Cette révision des pensées philosophiques et historiques a permis de mettre en évidence trois (3) principaux paradigmes pour penser les rapports entre la société civile, le secteur privé et les pouvoirs publics:

a. La Société Civile cherche à contenir les actions de l'État

Ici la société civile se comprend comme l'espace des échanges et des relations entre les acteurs non-étatiques. C'est la sphère des acteurs privés qui s'opposent à la sphère publique. La société civile s'autorganisant et s'autorégulant réclame la non-intervention des pouvoirs publics dans la sphère privée. Par une séparation stricte entre les citoyens et le gouvernement, la société civile pose le marché des échanges et non le contrat politique comme le principal régulateur de la vie sociale. L'intérêt général résulte de la multiplicité des intérêts privés allant dans tous les sens possibles et non d'un État superpuissant qui possède toutes les solutions. Le rôle des pouvoirs publics se confine particulièrement dans l'assurance de l'ordre public, dans la garantie des droits de propriété et de la libre concurrence.

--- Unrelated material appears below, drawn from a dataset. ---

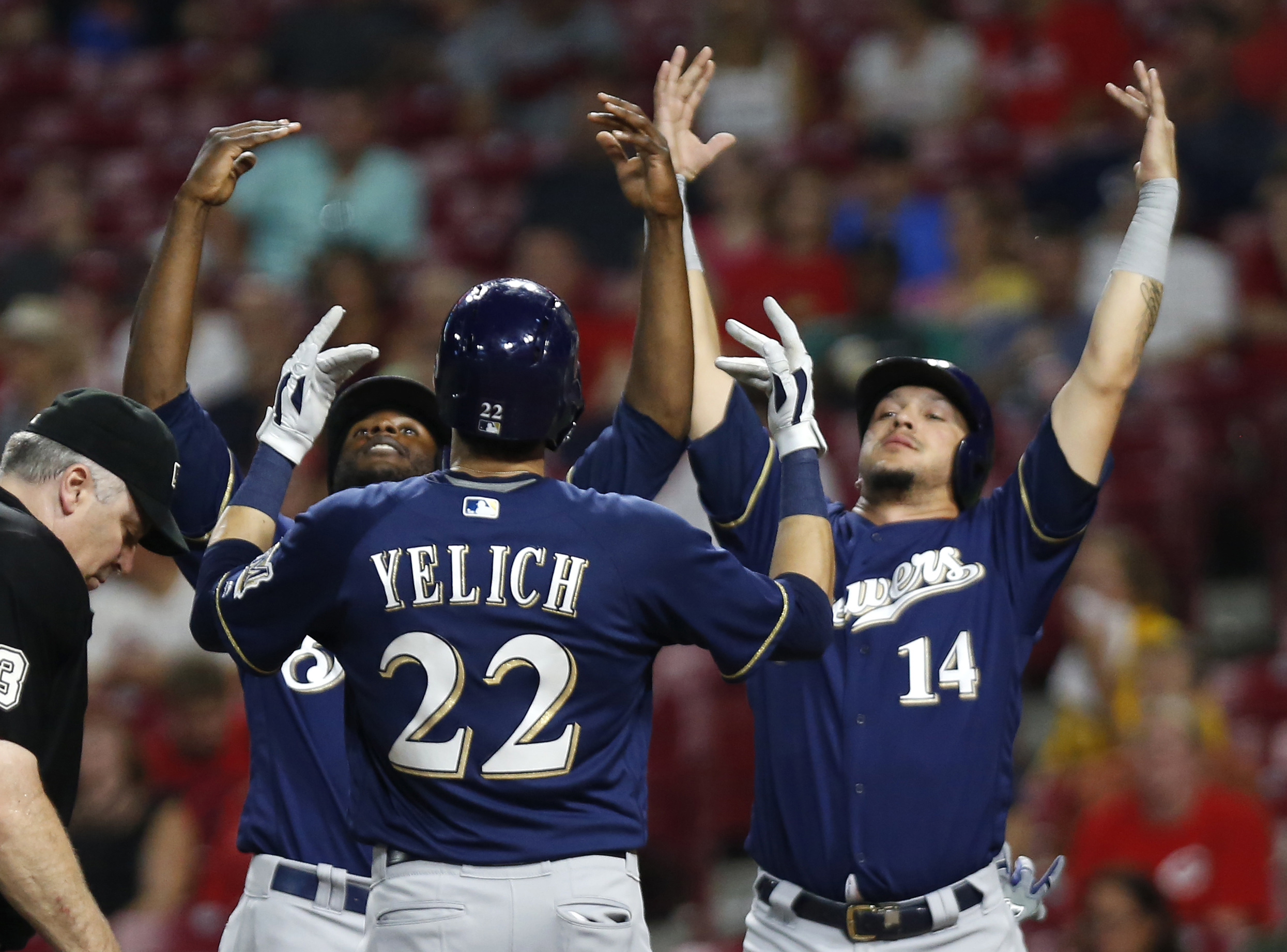 Watch Christian Yelich hit for cycle against Reds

La société civile et le secteur privé revendiquent la responsabilisation de l'individu et de sa libre participation dans la construction du bien-être général. Pour faire valoir leurs pensées et défendre leurs intérêts, sans vouloir exercer directement le pouvoir politique, les membres de la

société civile et du secteur privé se regroupent en associations, forums, chambres de commerce, et coalitions fortement structurés qui interviennent le plus souvent avec force auprès des pouvoirs publics pour infléchir les politiques publiques. A côté de la primauté du privé sur le public, du marché libre sur le système politique, les néo-libéralistes défendent la marchandisation de toutes les activités humaines et la globalisation des marchés.

b. La Société Civile construit des partenariats avec l'État

Devant le dépérissement de l'État, surtout sous le poids de la globalisation néolibéraliste, la société civile se pose comme un correctif au désengagement civique et à la désolidarisation citoyenne. Le démantèlement des communautés et la destruction des liens sociaux sont vus comme un effet direct du néolibéralisme économique et politique. La société civile se définit alors comme la sphère de la citoyenneté reconquise, des citoyens se concertant pour entrer en partenariat avec les pouvoirs publics afin de répondre aux besoins vitaux non satisfaits par l'État.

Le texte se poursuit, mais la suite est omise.